Article

Labor’s Identity Against the Enclosure of History*
The following is an excerpt from a longer essay to be published by The Institute for Anarchist Studies.
In his book, The Life and Death of American Labor, Stanley Aronowitz issued a convincing argument that the US labor movement’s current woes are not due to a lack in the number of unionized workers—even with small union percentages in the public and private sector there are millions of union members in the nation—but due to a lack in the radical imagination. He urges the labor movement to embrace its radical roots, particularly its militancy and regular use of the strike as a tactic, but understands that the constraints on labor’s collective imagination prevent its revitalization. A radical vision is not impossible if unions commit to reassessing their preconceptions. In what follows I hope to challenge the common narrative on organized labor’s identity (i.e. industrial white male workers), and how reassessing the realities of working-class social life can redirect the overarching strategies and aims of the US labor movement.
Unions have experienced a heavy blow in the Supreme Court decision, Janus v. AFSCME. Local unions representing public workers saw immediate cuts in operating revenue, sometimes as high as 50%, the day the decision came down. However, in a twist of irony so common amid the contradictions of capitalist modernity, Janus could prove to be a rupture which renders visible more cracks in the system than before.

Exercise task A
From the labor essay excerpt, list each organization, book, and court case it names.
The labor essay excerpt above has no connection to the listing that follows.

Records provided

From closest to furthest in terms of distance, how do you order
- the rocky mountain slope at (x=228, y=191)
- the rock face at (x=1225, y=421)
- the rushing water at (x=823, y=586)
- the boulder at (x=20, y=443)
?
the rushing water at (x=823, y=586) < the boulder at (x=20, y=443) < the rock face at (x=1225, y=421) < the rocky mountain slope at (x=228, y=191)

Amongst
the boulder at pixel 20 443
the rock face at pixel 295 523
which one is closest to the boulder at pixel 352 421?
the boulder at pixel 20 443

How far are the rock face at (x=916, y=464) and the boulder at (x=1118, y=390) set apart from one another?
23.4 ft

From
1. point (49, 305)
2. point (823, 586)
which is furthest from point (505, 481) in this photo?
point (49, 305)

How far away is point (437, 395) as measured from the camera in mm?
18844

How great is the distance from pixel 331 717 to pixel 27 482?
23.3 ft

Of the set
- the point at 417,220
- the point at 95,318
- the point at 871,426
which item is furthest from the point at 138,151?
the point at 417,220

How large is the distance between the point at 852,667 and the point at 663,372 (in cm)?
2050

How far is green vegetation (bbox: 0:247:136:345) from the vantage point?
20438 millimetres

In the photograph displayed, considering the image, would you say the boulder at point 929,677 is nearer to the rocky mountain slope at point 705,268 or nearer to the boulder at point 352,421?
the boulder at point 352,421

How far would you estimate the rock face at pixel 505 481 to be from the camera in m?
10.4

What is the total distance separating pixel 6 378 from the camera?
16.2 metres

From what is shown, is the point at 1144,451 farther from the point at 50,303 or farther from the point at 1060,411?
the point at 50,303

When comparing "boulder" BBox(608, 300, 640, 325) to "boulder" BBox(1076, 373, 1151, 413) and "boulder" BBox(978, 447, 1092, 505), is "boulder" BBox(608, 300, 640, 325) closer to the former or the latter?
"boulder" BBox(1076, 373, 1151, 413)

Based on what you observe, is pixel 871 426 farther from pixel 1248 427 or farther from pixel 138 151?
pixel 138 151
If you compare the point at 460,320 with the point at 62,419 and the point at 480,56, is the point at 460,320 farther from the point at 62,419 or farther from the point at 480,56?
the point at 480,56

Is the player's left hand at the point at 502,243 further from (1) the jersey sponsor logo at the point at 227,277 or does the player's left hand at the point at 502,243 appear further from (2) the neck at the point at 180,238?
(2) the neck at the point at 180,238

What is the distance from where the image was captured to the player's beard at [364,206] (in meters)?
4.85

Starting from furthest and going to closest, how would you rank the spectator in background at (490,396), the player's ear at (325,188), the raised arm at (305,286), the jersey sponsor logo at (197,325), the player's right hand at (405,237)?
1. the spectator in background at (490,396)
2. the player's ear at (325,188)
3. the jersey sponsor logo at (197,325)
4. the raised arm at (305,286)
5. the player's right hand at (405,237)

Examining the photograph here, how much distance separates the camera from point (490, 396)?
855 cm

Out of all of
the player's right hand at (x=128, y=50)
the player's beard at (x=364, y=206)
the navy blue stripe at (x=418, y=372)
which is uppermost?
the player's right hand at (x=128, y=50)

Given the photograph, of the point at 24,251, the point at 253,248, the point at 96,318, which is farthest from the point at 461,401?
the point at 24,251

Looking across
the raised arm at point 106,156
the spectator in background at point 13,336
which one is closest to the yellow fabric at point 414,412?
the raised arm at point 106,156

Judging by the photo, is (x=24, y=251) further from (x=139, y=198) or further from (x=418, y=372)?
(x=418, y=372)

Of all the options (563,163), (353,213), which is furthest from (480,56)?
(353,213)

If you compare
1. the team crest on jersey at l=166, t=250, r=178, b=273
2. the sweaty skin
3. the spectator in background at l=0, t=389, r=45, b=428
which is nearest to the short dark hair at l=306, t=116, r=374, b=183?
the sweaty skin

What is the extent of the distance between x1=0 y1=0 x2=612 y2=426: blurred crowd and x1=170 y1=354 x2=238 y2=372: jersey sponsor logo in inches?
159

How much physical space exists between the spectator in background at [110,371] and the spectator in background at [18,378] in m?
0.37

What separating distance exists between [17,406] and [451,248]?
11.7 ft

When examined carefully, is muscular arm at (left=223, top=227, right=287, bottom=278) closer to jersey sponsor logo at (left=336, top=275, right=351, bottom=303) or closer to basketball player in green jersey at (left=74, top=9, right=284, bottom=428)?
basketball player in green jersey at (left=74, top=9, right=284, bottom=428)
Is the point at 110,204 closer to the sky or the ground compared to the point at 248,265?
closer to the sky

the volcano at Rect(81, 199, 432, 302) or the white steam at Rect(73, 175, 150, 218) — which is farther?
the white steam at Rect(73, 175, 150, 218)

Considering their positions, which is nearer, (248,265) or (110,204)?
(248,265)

Exercise task B
Find every line in the listing that contains the word "photograph".

Output A
The Institute for Anarchist Studies
The Life and Death of American Labor
the Supreme Court
Janus v. AFSCME

Output B
In the photograph displayed, considering the image, would you say the boulder at point 929,677 is nearer to the rocky mountain slope at point 705,268 or nearer to the boulder at point 352,421?
Examining the photograph here, how much distance separates the camera from point (490, 396)?
Given the photograph, of the point at 24,251, the point at 253,248, the point at 96,318, which is farthest from the point at 461,401?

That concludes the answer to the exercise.